If I scroll over to the right, I can see that it specifically says that it fails to compile.

So, I can try and run the compile step first.

This succeeds, and I can move on to run the test.

This now fails slightly differently.

Specifically, it talks about, "Test compile failing."

With "Test compile failing", we now need to introduce a new item to the Maven configuration.

If I open up the pom.xml file, I can see that we speak about things like our dependencies here, but we never define what compilation or testing looks like in our directory.

To do that, we need to introduce a new section under the project.

Under dependencies, I'm going to introduce a section called build.

Under build, I can configure a number of plugins, which configure those different lifecycle tasks.

I'm going to introduce plugins, and one specific plugin at a time, and that plugin is going to be the compilation plugin, which has a groupId of org.apache.maven.plugins.

It automatically adds a few things for me here, but I want to update some of this.

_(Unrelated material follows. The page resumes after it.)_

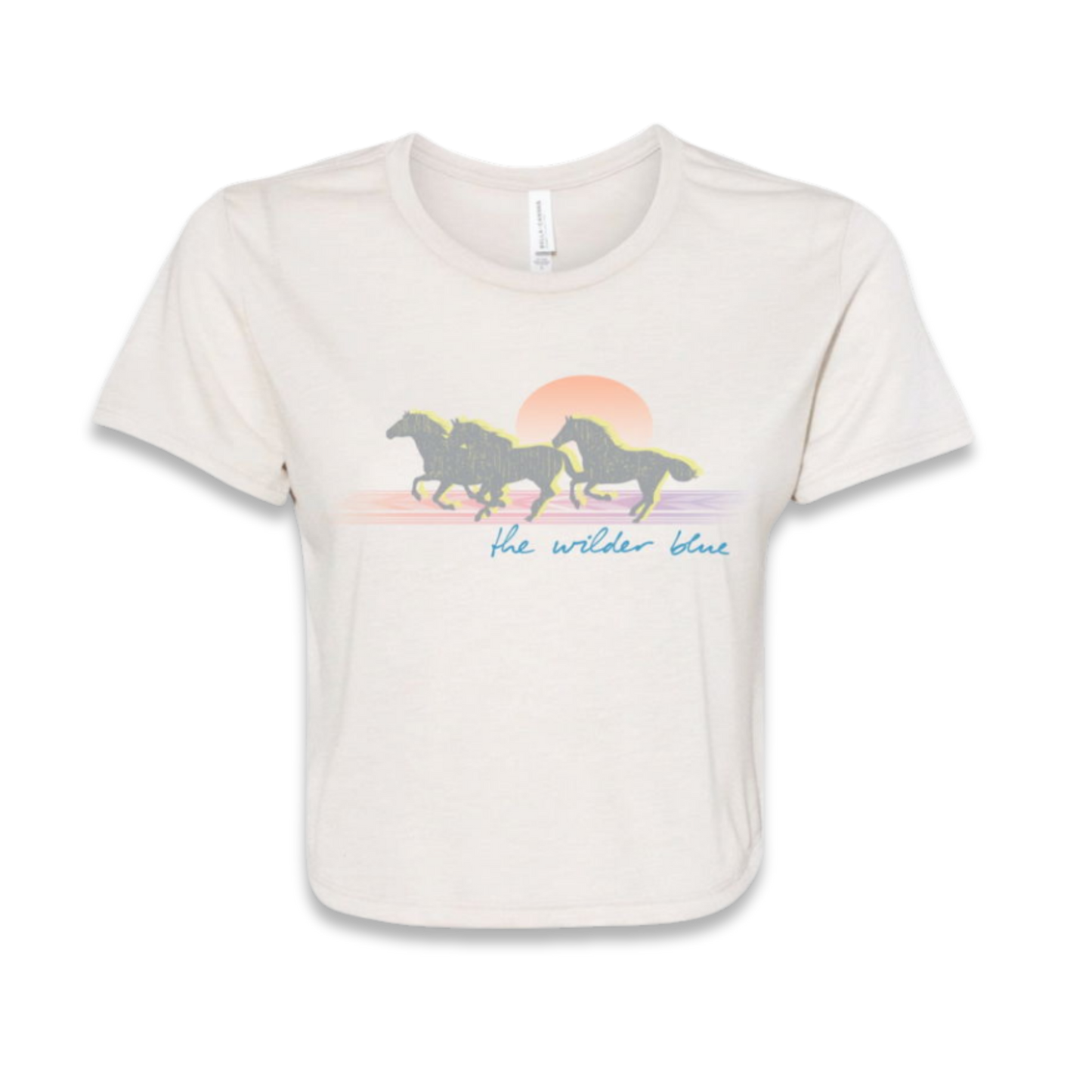 The Wilder Blue Crop Top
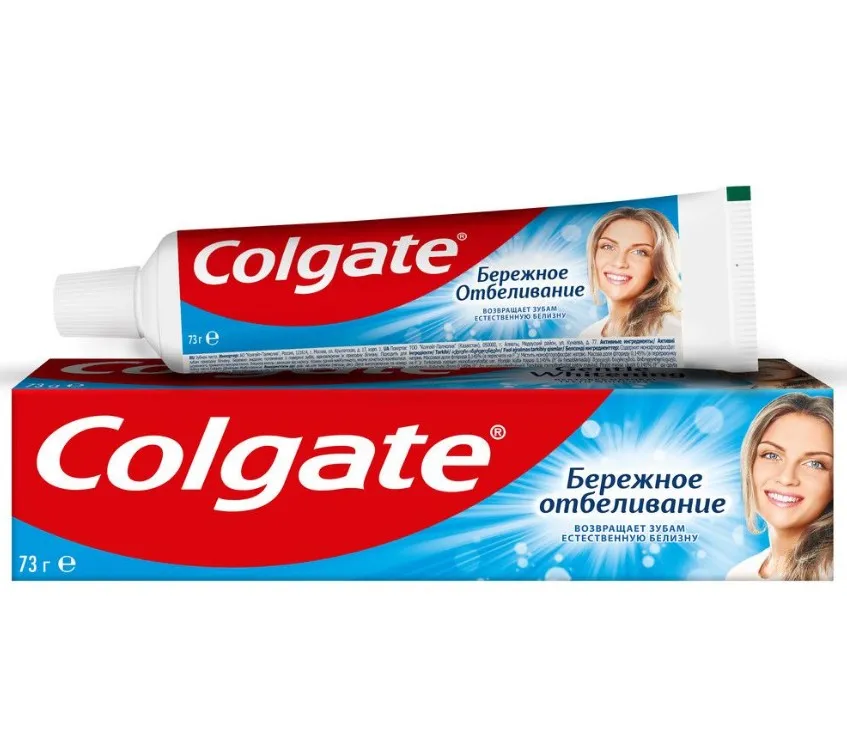 COLGATE паста зубная бережное отбеливание 50мл FCN89245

I want to use the maven-compiler-plugin instead of the maven-jar-plugin, and I want to be using version 3.8.0 of that.

I want to make sure it uses the right version of Java, so I'm going to configure a release version here and the release version that I'm using is 16, which you can see above with my target property.

Now, when I go back to Maven and I run test, I've actually been able to successfully build my tests, but I have not been able to actually run those tests.

So the next step is we need to add a configuration for what to do during the testing phase.

This is done by adding another plugin, so we'll add that to the list here as another plugin.

This plugin is going to be from the same groupId, so this is also org.apache.maven.plugins.

Again, we need to replace the default artifactId - this time with the maven-surefire-plugin.

That makes us need to update the version, and the version of Surefire will be 2.22.0.

By introducing this plugin, Maven knows that we would like to run the tests that are in our test folder.

So once again, I come to the Maven tab and press play under tests.

This time, we now know how to compile and Maven also knows how to find the tests that we want to run.

All of a sudden, the browser pops open, and we see all of our tests running through.

This takes a bit of time, so I'm going to fast forward through this for ease of watching.

Great, now the tests have all finished running and we see that we had a failure.

This is a failure indicating that certain tests have failed, not that the whole process has failed.

In order to have a look, it provides you a link to the Surefire reports.

These are located inside the target\surefire-reports directory, and we can open up the TestSuite.txt and have a view.

I can see that we had a single failure, and that the testRetrievePassword test failed.

This test is failing due to an issue with the website that we are using for testing, so we're going to allow for this failure, and it will also provide us some interesting data as we continue in our CI pipeline.

At this stage, we have a codebase that we can run tests on locally and via a command line action, which we can run through a remote CI server.

We're going to wrap up here, and we're going to move on to introducing that CI server and having a look at what kind of visibility we want into those tests as its running.